I can not say that I had a great ride. I can not say I hated my ride. I can only say it was a completely new sensation and that I am glad for it. I did get lost and I did find my way out. I did ride Huff and Puff twice and I am sure that my heart rate never went below 165bpm. If it was from being out of my element or the relentless climbing, I will never know. All I can tell you is; I never saw another rider and for the first time in years, I felt like a new rider again. When I returned to the parking lot the sky was nearly dark, I was tired, hungry, and smiling. It was time to head to the Chateau Elan' and to hear me Ole' Bother Davie sing some Irish tunes.

My brother Davey is loved by all, everywhere he goes. He has the enthusiasm of a child and he greets every day with wonder and excitement. This quality is unaffected by reality or circumstance. He has been playing the same songs for years and neither he nor anyone else, ever tires of them. He is unfazed by any audience or venue and plays his sets as though they were his last act on this earth. I always marvel at how he loves to perform, and I am sad to say it is a quality I lost long ago. Being in the audience and watching makes me wish I could return to the days I enjoyed bars and the people in them. I do miss performing, but after (an estimated) 3000 plus gigs, over thirty years, I lost the taste for the form. I watch as people enter the room and Davie wins them over. A table of rich women in their twenties sit right up front and ignore him while drinking cosmos. One is wearing a sash that says: "Bride".  They are not pretty and I suspect time they will not improve them, but they look like they will have money forever judging from the Coach bags, Rolex watches, and large diamonds on their ring fingers. Davie does not engage them, but instead stares through and around them as he smiles, tells stories and introduces the next song. He mentions that he usually plays this song at weddings, but thinks it might be good. The girls swing in their chairs and face Davie for the first time as he sings: "You Say Nothing At All" by Alison Kruass. The women move their mouths to the words and never turn away from Davie for the rest of the set. He repeats this process with another loud table by playing "Patty Won't Be At Work Today" by The Dubliners. He has succeeded in getting the room on his side. I shake my head and laugh.

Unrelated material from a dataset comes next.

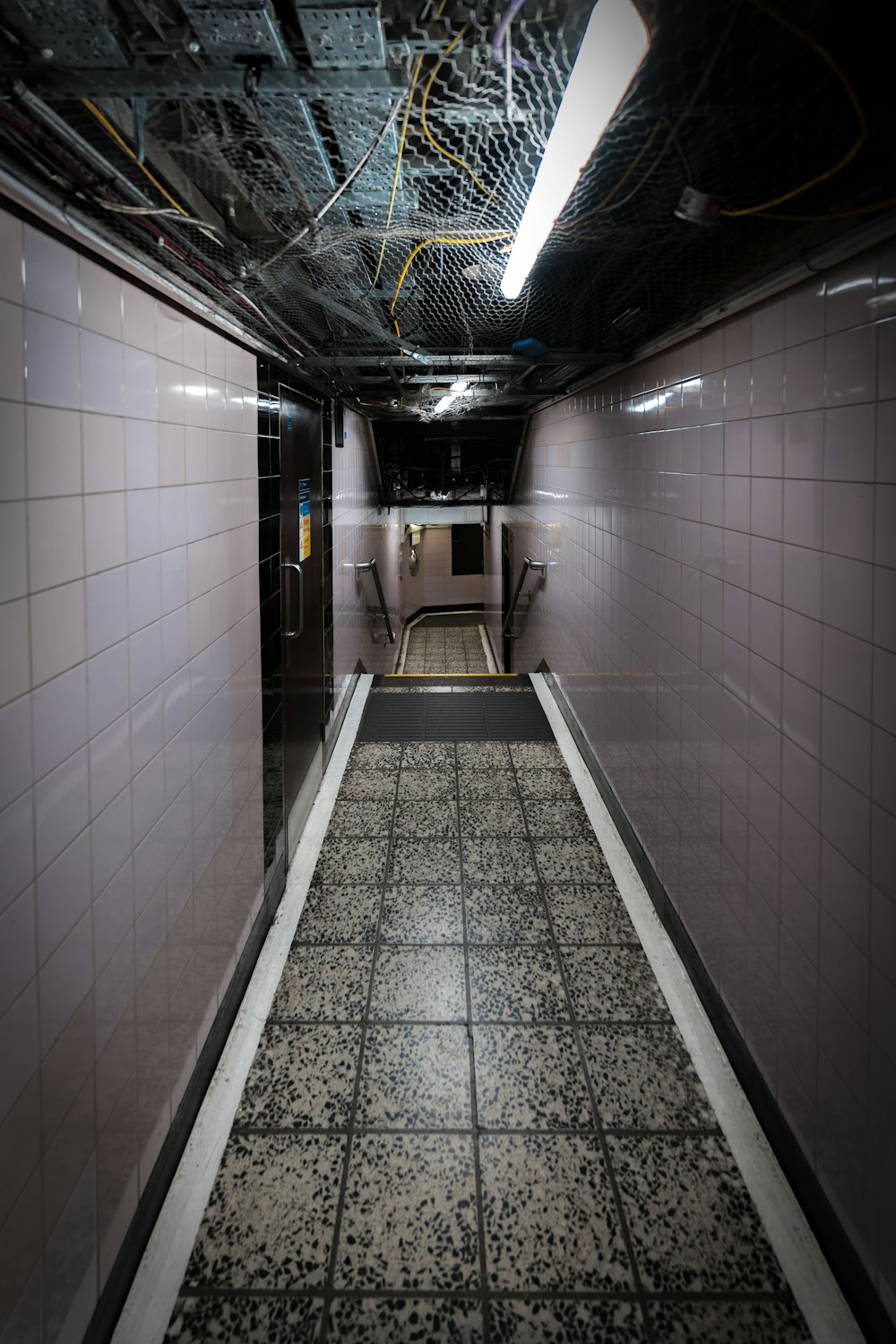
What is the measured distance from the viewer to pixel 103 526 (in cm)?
164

I am tired and since my new medical parameters prevent alcohol, I retreat to the room. Tomorrow we ride to North Carolina, to visit our brother Jimmy in Land Harbour. I drift off into a dreamless sleep, after a great first day.

More later....



Juancho said...

More I say! Give me more!

Treeman said...

You and your brother have some things in common eh?

nicol said...

So great.

BIGWORM said...

Outstanding, my friend! Outstanding. Now I long for that "just finished the ride alone" feeling of accomplishment. I'd still love to hear your brother sing, and to do it with legs tired from a good ride, would make it all the better.

I look forward to the rest of the story.

BTW, welcome home. You've been missed. The trails around here are much too quiet when you;'re away.

Velosopher said...

I, too, marvel when I recall how jazzed I used to be to walk out onto a stage with a guitar in my hand and songs in my head. What happened to that guy? I mourn him, and hope for a mythical second coming.